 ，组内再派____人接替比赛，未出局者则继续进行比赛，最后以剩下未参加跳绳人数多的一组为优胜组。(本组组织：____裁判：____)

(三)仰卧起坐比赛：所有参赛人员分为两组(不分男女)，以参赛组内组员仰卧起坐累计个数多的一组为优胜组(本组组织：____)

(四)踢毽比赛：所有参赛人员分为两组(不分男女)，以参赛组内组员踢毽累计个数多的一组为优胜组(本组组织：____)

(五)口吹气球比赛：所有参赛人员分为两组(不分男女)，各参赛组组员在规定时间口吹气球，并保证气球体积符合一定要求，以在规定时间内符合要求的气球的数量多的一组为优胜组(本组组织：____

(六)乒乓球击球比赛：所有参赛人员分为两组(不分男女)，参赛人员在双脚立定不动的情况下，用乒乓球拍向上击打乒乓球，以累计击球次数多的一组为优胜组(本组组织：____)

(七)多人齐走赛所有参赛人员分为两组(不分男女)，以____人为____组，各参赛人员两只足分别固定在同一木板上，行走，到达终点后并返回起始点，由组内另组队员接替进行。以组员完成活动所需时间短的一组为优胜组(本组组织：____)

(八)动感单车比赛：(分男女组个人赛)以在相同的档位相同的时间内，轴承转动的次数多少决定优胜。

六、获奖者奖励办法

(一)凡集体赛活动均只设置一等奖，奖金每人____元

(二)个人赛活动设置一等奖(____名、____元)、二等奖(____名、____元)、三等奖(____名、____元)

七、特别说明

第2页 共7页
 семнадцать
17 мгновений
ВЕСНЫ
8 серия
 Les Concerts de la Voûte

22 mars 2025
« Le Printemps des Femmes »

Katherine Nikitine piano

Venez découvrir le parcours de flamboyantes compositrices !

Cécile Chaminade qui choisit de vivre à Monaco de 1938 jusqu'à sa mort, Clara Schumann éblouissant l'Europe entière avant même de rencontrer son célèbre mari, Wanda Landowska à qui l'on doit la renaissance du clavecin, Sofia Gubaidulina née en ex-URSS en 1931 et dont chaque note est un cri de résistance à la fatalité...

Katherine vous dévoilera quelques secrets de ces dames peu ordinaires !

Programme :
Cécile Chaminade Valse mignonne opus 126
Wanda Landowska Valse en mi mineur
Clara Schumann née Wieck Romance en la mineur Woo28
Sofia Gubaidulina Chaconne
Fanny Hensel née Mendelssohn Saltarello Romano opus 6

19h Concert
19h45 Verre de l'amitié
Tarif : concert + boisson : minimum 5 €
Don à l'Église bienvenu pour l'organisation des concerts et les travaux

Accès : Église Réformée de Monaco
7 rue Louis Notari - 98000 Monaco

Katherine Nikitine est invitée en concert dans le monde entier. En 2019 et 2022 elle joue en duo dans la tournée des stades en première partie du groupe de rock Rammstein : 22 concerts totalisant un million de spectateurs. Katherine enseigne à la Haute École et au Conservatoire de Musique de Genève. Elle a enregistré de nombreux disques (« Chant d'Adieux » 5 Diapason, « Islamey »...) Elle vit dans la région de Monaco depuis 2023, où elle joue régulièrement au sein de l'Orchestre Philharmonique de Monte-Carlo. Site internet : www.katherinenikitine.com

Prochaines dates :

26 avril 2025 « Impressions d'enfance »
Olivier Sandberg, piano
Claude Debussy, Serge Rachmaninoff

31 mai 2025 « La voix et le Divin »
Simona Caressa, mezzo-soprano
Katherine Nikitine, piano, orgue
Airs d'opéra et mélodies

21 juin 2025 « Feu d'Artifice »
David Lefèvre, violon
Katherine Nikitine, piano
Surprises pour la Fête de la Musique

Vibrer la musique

════════════════

*What is being asked*.
From the entries above, copy out every line where the string "本组组织" appears.

*Worked solution*.
 ，组内再派____人接替比赛，未出局者则继续进行比赛，最后以剩下未参加跳绳人数多的一组为优胜组。(本组组织：____裁判：____)
(三)仰卧起坐比赛：所有参赛人员分为两组(不分男女)，以参赛组内组员仰卧起坐累计个数多的一组为优胜组(本组组织：____)
(四)踢毽比赛：所有参赛人员分为两组(不分男女)，以参赛组内组员踢毽累计个数多的一组为优胜组(本组组织：____)
(五)口吹气球比赛：所有参赛人员分为两组(不分男女)，各参赛组组员在规定时间口吹气球，并保证气球体积符合一定要求，以在规定时间内符合要求的气球的数量多的一组为优胜组(本组组织：____
(六)乒乓球击球比赛：所有参赛人员分为两组(不分男女)，参赛人员在双脚立定不动的情况下，用乒乓球拍向上击打乒乓球，以累计击球次数多的一组为优胜组(本组组织：____)
(七)多人齐走赛所有参赛人员分为两组(不分男女)，以____人为____组，各参赛人员两只足分别固定在同一木板上，行走，到达终点后并返回起始点，由组内另组队员接替进行。以组员完成活动所需时间短的一组为优胜组(本组组织：____)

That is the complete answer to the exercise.